Iterator
Iterator

Reputation: 20560

Wrapping R's plot function (or ggplot2) to prevent plotting of large data sets

Rather than ask how to plot big data sets, I want to wrap plot so that code that produces a lot of plots doesn't get hammered when it is plotting a large object. How can I wrap plot with a very simple manner so that all of its functionality is preserved, but first tests to determine whether or not the object being passed is too large?

This code works for very vanilla calls to plot, but it's missing the same generality as plot (see below).

myPlot <- function(x, ...){
    isBad <- any( (length(x) > 10^6) || (object.size(x) > 8*10^6) || (nrow(x) > 10^6) )
    if(is.na(isBad)){isBad = FALSE}
    if(isBad){
        stop("No plots for you!")
    }
    return(plot(x, ...))
}

x = rnorm(1000)
x = rnorm(10^6 + 1)

myPlot(x)

An example where this fails:

x = rnorm(1000)
y = rnorm(1000)
plot(y ~ x)
myPlot(y ~ x)

Is there some easy way to wrap plot to enable this checking of the data to be plotted, while still passing through all of the arguments? If not, then how about ggplot2? I'm an equal opportunity non-plotter. (In the cases where the dataset is large, I will use hexbin, sub-sampling, density plots, etc., but that's not the focus here.)
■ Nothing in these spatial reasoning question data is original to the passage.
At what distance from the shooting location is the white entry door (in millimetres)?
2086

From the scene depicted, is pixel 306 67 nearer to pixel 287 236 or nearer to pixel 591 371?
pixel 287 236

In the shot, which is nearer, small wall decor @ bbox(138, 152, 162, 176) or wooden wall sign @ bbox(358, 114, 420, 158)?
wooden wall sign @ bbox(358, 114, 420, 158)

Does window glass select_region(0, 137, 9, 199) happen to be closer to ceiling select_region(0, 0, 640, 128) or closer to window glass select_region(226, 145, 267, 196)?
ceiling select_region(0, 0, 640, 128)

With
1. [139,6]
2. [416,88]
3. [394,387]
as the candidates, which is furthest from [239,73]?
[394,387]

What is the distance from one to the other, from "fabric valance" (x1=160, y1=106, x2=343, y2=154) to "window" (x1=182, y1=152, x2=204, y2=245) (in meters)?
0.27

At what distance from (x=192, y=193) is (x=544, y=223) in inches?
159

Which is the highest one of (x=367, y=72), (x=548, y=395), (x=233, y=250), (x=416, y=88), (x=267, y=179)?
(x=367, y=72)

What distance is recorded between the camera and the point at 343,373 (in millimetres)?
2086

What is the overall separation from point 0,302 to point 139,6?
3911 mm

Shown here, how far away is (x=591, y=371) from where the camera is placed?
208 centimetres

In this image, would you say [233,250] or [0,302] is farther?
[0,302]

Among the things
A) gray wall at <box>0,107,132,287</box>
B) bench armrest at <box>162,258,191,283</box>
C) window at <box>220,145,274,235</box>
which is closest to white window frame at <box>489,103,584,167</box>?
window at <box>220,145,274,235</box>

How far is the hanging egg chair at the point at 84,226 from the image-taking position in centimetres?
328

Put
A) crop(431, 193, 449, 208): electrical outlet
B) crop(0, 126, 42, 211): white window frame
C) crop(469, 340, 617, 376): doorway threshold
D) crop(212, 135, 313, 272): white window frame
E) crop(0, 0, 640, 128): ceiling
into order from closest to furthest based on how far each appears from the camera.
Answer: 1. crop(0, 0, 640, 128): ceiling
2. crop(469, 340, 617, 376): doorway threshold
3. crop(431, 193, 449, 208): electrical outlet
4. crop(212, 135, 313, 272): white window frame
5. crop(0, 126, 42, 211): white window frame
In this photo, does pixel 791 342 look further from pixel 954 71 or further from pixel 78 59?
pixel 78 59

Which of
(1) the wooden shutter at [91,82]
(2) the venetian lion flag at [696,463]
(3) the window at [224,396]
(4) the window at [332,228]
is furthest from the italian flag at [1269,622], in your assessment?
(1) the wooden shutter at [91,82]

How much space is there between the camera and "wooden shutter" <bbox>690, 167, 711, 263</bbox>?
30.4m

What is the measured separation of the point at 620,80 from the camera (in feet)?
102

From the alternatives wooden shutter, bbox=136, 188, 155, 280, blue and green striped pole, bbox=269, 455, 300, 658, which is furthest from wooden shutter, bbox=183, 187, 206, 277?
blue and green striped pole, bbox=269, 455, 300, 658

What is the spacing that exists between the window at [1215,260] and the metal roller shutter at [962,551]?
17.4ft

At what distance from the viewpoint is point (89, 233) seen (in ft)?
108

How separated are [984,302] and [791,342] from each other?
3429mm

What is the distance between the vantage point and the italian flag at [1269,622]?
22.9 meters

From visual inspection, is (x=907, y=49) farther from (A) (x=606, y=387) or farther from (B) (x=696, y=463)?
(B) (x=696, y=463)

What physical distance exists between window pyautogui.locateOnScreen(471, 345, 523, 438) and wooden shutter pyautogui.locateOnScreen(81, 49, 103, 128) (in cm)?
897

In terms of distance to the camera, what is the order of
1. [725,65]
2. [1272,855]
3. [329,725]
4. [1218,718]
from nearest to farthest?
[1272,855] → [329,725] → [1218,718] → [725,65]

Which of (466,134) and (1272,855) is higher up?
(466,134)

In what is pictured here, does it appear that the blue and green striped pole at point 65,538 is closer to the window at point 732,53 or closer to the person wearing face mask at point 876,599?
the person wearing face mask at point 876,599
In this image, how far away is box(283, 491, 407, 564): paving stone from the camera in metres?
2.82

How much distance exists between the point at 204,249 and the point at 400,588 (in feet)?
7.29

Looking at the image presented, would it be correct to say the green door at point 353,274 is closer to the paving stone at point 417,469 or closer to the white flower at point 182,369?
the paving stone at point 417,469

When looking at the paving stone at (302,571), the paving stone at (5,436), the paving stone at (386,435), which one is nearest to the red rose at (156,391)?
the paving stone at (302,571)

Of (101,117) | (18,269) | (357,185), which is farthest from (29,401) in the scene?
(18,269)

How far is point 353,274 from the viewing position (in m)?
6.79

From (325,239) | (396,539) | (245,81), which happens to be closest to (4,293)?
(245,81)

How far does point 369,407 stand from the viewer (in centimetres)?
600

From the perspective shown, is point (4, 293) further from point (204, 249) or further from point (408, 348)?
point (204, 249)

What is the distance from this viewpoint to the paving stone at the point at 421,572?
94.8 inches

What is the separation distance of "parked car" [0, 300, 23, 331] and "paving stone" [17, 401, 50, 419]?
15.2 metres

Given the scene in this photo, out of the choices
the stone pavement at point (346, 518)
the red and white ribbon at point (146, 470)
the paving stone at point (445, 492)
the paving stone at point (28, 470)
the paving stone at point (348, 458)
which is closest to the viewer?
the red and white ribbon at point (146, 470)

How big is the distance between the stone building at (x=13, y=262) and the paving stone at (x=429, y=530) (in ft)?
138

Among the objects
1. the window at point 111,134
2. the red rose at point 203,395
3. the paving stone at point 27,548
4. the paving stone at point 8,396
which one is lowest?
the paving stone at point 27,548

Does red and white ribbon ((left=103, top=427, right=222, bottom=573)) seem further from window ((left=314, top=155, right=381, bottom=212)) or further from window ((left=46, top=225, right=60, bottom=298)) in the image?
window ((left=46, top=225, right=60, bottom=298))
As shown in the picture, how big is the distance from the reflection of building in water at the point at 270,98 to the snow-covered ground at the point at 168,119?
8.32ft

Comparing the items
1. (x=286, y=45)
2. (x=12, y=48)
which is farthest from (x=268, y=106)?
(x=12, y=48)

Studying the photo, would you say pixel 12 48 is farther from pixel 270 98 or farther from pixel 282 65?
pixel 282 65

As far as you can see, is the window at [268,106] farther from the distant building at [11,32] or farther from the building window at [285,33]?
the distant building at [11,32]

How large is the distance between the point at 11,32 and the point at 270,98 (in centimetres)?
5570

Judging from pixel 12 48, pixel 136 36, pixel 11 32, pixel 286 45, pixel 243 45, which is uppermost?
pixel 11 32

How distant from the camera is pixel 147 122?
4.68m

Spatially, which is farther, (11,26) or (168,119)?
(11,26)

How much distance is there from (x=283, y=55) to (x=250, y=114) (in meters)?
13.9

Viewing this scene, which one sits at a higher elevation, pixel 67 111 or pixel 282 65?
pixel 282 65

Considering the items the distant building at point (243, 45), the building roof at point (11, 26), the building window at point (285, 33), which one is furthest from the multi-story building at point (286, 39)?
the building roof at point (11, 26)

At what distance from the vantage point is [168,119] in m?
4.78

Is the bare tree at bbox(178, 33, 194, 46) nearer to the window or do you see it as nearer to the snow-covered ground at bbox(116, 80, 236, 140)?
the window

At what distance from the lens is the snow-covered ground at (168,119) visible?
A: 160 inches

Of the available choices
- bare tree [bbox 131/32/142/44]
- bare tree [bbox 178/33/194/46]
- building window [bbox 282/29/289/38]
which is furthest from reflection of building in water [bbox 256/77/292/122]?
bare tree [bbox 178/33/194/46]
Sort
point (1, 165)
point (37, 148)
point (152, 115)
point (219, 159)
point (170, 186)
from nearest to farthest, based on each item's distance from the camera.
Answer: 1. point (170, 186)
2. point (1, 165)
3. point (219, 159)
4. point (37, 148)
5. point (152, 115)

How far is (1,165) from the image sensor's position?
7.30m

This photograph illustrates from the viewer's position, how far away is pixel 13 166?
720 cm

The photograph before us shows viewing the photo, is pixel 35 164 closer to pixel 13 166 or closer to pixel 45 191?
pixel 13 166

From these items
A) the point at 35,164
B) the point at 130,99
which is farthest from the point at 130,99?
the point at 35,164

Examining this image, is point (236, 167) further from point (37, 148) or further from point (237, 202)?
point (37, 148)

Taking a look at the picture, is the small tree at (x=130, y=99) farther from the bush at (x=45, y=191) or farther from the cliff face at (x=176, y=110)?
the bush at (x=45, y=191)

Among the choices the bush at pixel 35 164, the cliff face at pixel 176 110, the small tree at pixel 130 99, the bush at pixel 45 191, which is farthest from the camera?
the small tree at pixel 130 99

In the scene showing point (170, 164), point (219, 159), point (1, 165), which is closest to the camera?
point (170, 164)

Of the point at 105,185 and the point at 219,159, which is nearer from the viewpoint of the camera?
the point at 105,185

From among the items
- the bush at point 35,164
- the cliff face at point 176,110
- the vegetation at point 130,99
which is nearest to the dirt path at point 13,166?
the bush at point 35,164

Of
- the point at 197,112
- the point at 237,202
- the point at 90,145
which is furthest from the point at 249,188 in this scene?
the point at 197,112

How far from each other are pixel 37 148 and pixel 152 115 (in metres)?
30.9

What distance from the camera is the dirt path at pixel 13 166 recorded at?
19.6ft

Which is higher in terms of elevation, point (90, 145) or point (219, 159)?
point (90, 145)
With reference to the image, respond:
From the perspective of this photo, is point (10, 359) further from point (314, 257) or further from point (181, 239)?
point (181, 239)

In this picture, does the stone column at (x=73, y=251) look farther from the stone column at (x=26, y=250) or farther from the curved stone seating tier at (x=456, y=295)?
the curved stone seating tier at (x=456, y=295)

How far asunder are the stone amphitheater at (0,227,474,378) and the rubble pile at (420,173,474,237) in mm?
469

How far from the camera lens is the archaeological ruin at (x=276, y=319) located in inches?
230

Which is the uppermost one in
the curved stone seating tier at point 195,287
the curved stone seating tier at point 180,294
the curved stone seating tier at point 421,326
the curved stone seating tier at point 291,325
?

Note 1: When testing ideas, I recommend testing for size > 100 (or set a variable, e.g. myThreshold <- 1000), rather than versus a size of > 1M - otherwise there will be a lot of pain in hitting the slow plotting. :)

Upvotes: 7

Views: 1203

Answers (1)

Gavin Simpson
Gavin Simpson

Reputation: 174853

The problem you have is that as currently coded, myplot() assumes x is a data object, but then you try to pass it a formula. R's plot() achieves this via methods - when x is a formula, the plot.formula() method gets dispatched to instead of the basic plot.default() method.

You need to do the same:

myplot <- function(x, ...)
    UseMethod("myplot")

myplot.default <- function(x, ....) {
    isBad <- any((length(x) > 10^6) || (object.size(x) > 8*10^6) || 
                    (nrow(x) > 10^6))
    if(is.na(isBad)){isBad = FALSE}
    if(isBad){
        stop("No plots for you!")
    }
    invisible(plot(x, ...))
}

myplot.formula <- function(x, ...) {
    ## code here to process the formula into a data object for plotting
    ....
    myplot.default(processed_x, ...)
}

You can steal code from plot.formula() to use in the code needed to process x into an object. Alternatively, you can roll your own following the standard non-standard evaluation rules (PDF).